Your assignment: Transcribe exactly, and only, the lines from the one containing "2016-08-12T11:28:47, 3-frame burst." through the last line of the data.

(Saved data entries)
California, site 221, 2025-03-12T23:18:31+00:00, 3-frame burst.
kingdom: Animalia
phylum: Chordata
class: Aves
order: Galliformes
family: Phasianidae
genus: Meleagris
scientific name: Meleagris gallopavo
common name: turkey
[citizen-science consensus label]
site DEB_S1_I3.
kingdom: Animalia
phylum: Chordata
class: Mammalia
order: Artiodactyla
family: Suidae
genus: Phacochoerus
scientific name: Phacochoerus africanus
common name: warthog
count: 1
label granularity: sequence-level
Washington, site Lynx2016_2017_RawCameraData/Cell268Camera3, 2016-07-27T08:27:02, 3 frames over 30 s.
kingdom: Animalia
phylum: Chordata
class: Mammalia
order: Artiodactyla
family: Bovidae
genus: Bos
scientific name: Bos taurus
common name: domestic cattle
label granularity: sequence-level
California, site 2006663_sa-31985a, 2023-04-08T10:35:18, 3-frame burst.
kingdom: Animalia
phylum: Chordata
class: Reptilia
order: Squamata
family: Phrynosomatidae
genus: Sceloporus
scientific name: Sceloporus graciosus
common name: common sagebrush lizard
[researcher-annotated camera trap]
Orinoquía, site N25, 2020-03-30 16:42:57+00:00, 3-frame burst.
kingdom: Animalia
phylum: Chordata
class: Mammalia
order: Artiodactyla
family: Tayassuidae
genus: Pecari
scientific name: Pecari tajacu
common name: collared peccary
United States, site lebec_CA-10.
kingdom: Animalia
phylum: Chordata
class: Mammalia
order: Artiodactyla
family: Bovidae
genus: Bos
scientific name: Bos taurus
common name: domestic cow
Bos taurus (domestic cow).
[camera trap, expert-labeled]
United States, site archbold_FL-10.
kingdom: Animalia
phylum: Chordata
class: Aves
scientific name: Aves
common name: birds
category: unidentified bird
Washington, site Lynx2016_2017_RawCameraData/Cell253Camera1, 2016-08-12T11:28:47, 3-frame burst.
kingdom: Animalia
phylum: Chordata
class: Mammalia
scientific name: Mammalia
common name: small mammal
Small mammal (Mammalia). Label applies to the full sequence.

The completed task:
Washington, site Lynx2016_2017_RawCameraData/Cell253Camera1, 2016-08-12T11:28:47, 3-frame burst.
kingdom: Animalia
phylum: Chordata
class: Mammalia
scientific name: Mammalia
common name: small mammal
Small mammal (Mammalia). Label applies to the full sequence.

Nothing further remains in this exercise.